From the streetcar to the stage, desire lands at ACT Hub

16 June 2024

By Jessica Cordwell, 15 June 2024.
This article appeared in Canberra Weekly magazine and Canberra Daily website

Casting aside black-and-white storytelling and stepping into the grey, A Streetcar Named Desire is an unforgettable exploration of the human condition. The complex characters and enthralling tale come to the stage at ACT Hub on 19-29 June.

The driving force of Streetcar is Blanche DuBois, a ‘difficult woman’ and once southern belle starting to feel her looks be lost to time and luck no longer on her side. Blanche leaves the family plantation to live with her sister, Stella, in New Orleans. However, the welcome isn’t warm as tensions rise with brother-in-law Stanley.

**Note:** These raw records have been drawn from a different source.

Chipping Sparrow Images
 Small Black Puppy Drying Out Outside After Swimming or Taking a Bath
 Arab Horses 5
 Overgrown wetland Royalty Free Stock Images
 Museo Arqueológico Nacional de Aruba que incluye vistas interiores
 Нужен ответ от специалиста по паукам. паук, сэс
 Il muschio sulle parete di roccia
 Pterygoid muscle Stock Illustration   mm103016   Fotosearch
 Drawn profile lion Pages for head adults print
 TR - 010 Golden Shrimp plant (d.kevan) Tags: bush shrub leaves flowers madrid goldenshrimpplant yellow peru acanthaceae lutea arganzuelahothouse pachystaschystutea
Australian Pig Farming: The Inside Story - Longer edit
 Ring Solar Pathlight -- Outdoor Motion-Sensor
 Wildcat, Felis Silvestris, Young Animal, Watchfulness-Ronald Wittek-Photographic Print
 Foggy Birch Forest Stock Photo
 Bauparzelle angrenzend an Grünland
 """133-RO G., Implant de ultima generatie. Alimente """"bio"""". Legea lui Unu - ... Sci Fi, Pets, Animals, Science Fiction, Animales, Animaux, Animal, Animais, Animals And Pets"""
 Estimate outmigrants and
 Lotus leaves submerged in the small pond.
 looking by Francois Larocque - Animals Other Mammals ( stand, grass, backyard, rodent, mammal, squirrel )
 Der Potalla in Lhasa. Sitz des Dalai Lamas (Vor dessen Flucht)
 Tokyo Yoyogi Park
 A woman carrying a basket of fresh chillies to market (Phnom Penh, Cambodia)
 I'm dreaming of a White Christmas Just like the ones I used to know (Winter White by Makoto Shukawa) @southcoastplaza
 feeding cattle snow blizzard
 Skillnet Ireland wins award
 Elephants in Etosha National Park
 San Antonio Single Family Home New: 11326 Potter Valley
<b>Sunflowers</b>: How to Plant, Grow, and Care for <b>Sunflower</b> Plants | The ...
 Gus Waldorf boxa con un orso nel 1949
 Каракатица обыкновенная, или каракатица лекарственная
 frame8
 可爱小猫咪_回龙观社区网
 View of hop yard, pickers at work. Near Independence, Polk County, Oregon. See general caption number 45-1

“When you put her in this situation – a very tight two-bedroom apartment in New Orleans with Stanley who’s the king of his castle and Stella who has left her upbringing of wealth to be part of Stanley’s life because of the passion they share – it creates issues about power and positionality,” says actor Amy Kowalczuk.

Premiering nearly 80 years ago, the classic Tennessee Williams story has remained in pop culture over the decades through countless stage performances and the iconic film that helped make Marlon Brando a household name. A master of writing characters, particularly women, Williams has created complex backstories for each of our main players that shape who they are, with Blanche’s story draped in tragedy and trauma.

“This is Blanche’s story; it is about Blanche coming to New Orleans from Belle Reve and about the things that have happened to her, but it is really about that kind of cause and effect.”

It can be all too easy to paint Stanley as a brute, Stella as a pushover and Blanche as a wayward woman, but these characters are much more than one-dimensional stereotypes. Working with incredible source material, Ms Kowalczuk says these characters are begging to have their nuances brought into the spotlight.

“These characters can go from passionate to explosive, nuanced to grief-stricken to solemn in a matter of moments. It shows a lot about the human condition and how circumstances can alter, shape and define people. This is a work about people who are fiercely trying to defend who they are and be able to survive.”

While these backstories and experiences influence the characters, Ms Kowalczuk says they in no way forgive their more triggering behaviours and choices throughout the story.

“I cannot condone it irrespective of how that occurred for that person, but I think what is beautiful about this play is that it explores the afterlife of grief, traumatic experiences, your upbringing and your circumstance. Ultimately, how that can factor into your view on class and privilege and how some people can understand those circumstances and give grace towards the behaviour, and how other people can’t.”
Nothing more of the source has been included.